Banyak orang menganggap bahwa cara melawan kekuasaan yang autokratis adalah dengan perlawanan frontal. Hal itu tampak misalnya melalui berbagai wacana perlawanan melalui media massa dan jejaring media sosial meskipun ujung-ujungnya akan kembali berhadapan dengan kekuasaan yang menindas. Konsekuensi yang dihadapi dengan model perlawanan seperti itu, antara lain: Dijerat dengan pasal karet UU ITE, mutasi ke dinas ‘pembuangan’, dan pengebirian jabatan dan kewenangan. Pada akhirnya, dalam konteks yang demikian, lawan paling akut dari otoritarianisme adalah waktu. Mereka yang tidak punya daya untuk melakukan perlawanan dapat melatih kesabaran untuk menunggu. Menunggu adalah bentuk pasifikasi yang berpeluang mengulang sejarah melihat kekuasaan autokratis jatuh karena waktu sembari mengabaikan bahwa sumber daya individual bisa digunakan secara optimal untuk berperan dalam mengakhiri kesewenang-wenangan. Bagi saya, pilihan untuk melawan adalah dengan menjaga jarak dan menggunakan setiap saluran untuk membangun kesadaran, di antaranya melalui tulisan-tulisan seperti ini. Apalagi, media sosial justru telah menjadi situs pertukaran wacana yang tanpa batas, sehingga orang dapat memanfaatkannya secara maksimal untuk tujuan-tujuan konstruktif namun dibungkus dengan cara-cara yang elegan dan terpelajar.

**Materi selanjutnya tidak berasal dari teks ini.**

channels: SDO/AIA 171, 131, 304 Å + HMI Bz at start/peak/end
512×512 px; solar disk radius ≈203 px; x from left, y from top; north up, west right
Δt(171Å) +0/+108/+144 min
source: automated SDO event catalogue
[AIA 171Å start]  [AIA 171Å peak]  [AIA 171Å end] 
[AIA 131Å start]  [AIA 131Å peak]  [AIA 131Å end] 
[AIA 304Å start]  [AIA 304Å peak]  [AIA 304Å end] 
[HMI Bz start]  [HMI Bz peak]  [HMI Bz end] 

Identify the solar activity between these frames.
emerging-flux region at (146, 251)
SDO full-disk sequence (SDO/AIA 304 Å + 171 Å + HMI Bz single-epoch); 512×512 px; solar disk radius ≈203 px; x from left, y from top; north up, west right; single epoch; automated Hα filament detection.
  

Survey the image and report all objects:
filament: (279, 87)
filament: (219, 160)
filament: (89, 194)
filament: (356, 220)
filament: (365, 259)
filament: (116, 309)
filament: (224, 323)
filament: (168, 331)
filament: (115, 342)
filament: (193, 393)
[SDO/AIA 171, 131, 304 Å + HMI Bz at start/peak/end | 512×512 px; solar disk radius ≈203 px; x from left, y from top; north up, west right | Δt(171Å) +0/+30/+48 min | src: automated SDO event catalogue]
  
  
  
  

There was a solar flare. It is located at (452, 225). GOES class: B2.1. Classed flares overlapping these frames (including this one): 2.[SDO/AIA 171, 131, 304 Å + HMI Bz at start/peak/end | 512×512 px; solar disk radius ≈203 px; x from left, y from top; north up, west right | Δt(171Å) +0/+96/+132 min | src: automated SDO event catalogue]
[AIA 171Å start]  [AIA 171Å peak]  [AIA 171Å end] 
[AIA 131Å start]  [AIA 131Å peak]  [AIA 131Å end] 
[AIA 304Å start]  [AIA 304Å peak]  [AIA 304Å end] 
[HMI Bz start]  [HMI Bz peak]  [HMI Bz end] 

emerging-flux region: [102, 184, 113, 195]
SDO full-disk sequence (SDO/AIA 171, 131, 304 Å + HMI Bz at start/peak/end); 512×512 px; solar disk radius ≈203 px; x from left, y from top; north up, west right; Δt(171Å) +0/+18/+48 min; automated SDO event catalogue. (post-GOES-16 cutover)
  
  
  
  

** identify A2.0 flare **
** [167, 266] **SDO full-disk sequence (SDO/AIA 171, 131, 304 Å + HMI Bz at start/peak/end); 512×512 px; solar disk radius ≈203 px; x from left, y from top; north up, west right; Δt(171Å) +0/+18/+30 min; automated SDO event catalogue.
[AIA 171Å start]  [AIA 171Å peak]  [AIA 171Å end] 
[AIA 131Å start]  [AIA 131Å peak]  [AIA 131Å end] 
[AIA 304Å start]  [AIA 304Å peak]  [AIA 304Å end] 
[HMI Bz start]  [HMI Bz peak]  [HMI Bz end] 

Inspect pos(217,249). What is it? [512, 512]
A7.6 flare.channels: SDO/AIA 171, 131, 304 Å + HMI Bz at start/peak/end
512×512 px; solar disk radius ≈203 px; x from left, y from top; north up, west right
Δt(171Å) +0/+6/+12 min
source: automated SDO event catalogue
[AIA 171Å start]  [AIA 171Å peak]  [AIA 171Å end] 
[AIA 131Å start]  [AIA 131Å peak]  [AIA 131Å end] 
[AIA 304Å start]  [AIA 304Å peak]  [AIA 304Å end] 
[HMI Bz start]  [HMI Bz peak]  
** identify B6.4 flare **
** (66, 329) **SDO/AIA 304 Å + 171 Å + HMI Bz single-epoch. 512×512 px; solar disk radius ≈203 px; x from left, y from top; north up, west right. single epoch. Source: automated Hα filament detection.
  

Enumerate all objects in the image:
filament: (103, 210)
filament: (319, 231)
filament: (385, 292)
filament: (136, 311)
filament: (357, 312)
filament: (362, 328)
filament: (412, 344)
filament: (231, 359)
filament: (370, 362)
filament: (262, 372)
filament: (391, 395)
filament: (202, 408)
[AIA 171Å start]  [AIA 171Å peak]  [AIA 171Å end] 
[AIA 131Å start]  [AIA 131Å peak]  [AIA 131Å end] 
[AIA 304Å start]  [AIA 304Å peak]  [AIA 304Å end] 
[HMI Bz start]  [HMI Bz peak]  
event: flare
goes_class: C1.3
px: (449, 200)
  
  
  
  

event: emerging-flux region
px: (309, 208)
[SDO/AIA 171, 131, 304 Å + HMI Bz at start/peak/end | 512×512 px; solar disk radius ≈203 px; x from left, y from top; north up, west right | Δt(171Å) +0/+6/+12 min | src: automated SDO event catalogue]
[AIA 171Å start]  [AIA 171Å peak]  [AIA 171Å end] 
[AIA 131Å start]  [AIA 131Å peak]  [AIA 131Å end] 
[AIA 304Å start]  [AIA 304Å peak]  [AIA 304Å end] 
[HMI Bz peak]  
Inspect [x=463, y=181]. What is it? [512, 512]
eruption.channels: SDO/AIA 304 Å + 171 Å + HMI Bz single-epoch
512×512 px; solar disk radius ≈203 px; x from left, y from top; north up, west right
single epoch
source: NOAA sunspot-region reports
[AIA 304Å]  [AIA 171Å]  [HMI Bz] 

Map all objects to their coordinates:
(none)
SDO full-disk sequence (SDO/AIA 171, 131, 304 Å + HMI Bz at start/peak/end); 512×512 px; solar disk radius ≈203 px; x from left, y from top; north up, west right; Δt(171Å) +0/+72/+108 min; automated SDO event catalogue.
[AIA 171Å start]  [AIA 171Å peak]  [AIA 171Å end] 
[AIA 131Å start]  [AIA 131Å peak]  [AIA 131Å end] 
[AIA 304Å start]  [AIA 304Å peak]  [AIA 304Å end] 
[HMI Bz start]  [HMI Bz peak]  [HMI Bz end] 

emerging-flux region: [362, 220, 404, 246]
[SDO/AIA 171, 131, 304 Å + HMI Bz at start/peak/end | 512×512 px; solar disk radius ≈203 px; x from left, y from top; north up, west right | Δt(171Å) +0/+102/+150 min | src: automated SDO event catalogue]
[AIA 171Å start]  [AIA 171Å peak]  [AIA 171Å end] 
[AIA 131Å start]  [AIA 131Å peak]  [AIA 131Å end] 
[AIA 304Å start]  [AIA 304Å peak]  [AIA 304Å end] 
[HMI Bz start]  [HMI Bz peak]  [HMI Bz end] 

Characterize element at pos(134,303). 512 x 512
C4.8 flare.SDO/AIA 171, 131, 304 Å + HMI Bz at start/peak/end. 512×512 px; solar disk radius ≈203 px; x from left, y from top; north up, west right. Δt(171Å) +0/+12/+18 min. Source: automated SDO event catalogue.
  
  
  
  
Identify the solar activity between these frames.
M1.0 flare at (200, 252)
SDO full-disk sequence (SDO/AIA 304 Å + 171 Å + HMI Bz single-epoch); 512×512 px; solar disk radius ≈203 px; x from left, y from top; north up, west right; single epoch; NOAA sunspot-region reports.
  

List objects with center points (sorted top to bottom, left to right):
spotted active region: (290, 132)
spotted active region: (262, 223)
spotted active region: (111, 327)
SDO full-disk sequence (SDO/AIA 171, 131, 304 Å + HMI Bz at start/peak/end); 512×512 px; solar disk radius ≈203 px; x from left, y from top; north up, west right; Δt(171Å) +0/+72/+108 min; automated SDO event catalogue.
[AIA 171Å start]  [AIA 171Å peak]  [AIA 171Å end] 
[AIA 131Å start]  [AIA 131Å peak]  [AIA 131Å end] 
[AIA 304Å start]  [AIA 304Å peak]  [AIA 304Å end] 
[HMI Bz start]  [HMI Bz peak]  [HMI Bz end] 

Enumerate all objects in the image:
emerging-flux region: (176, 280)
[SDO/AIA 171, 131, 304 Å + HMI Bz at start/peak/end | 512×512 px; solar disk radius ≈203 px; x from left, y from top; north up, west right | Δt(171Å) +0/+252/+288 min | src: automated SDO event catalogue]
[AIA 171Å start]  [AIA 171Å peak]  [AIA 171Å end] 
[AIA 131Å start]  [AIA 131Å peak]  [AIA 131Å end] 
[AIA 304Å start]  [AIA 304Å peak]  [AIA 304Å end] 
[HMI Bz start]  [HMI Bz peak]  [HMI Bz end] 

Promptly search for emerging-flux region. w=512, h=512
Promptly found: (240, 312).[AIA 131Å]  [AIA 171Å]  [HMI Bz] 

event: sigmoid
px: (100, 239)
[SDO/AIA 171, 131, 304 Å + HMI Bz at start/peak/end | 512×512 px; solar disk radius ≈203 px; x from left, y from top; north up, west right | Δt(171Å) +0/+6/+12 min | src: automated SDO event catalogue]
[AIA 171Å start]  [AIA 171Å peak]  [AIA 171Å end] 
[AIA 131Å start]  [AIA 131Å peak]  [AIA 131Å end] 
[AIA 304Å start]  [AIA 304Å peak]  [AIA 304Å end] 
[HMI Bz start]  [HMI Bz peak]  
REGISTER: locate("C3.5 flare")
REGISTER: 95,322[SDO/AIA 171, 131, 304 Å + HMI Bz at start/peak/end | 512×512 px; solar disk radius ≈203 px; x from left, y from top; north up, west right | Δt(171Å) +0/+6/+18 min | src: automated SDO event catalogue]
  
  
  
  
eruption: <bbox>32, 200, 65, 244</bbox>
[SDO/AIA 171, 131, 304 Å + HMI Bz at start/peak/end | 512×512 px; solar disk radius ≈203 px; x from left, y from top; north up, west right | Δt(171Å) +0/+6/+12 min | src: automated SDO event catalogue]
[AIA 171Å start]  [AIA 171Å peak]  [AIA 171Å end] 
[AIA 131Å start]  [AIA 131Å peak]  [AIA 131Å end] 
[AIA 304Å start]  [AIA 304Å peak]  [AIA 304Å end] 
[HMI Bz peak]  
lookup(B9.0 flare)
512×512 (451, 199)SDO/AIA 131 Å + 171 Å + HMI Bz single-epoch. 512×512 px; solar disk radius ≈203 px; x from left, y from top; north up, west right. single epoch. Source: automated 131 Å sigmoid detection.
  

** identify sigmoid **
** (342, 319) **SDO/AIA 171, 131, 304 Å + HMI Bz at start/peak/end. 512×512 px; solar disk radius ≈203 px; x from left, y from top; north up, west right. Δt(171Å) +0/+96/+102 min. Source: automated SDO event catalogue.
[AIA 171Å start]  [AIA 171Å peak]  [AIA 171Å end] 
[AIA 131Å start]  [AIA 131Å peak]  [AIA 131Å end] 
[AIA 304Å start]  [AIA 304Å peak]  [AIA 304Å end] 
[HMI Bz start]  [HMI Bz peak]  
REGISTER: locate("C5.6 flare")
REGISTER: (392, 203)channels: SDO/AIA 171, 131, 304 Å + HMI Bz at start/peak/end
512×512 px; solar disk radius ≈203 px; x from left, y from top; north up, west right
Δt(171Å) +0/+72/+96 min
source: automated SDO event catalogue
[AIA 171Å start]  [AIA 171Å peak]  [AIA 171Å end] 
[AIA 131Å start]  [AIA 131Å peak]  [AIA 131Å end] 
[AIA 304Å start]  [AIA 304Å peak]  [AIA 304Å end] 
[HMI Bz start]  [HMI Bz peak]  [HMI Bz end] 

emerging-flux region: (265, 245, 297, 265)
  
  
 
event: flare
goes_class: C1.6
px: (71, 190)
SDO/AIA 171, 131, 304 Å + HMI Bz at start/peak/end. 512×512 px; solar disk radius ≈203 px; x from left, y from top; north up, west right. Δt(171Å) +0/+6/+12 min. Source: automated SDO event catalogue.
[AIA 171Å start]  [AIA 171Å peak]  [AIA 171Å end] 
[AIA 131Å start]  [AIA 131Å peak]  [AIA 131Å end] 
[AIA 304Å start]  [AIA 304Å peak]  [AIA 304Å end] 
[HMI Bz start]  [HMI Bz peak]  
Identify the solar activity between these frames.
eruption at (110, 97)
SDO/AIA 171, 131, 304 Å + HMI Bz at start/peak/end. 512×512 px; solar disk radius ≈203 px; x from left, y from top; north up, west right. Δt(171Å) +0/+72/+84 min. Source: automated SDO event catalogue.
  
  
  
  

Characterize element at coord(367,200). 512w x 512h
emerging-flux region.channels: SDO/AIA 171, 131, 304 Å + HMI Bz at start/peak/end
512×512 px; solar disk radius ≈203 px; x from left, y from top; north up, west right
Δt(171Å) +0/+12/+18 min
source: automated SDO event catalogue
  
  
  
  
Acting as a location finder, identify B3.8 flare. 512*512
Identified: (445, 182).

Pada akhirnya, secara idealis, menjadi pemimpin adalah selalu tentang mengalahkan diri sendiri, bukan tentang perlawanan atau resistensi massa. Sebab, menganggap diri sebagai ‘yang paling’ adalah persemaian yang subur bagi bibit-bibit autokrasi. Arendt menyebutkan secara eksplisit beberapa unsur yang memengaruhi munculnya banalitas kejahatan, yakni: Mentalitas normal, ketidakmampuan berpikir, nurani tidak berfungsi, sistem totaliter, penilaian estetis dan arogansi moralitas, serta tanggung jawab individu. Jadi,sosok pemimpin ideal adalah mereka yang mampu mengeliminasi ekses perilaku yang mendorong banalitas kekerasan dalam kepemimpinannya. Oleh sebab itu, dalam masa kepemimpinan yang akan datang, kitab bisa mulai menyiapkannya dari sekarang. Mari mencermati siapa saja yang punya rekam jejak menjadikan rekan kerja, rakyat yang dipimpin, dan elemen manajeman lain sebagai remah-remah yang disingkirkan ke pinggir piring karena tidak ingin dimakan. Apakah figur pemimpin sesempurna itu ada? Apakah autokrasi dapat sepenuhnya dihindari? Kita bisa mulai bertanya pada kusu-kusu yang bergoyang di pelataran warung sana. (*)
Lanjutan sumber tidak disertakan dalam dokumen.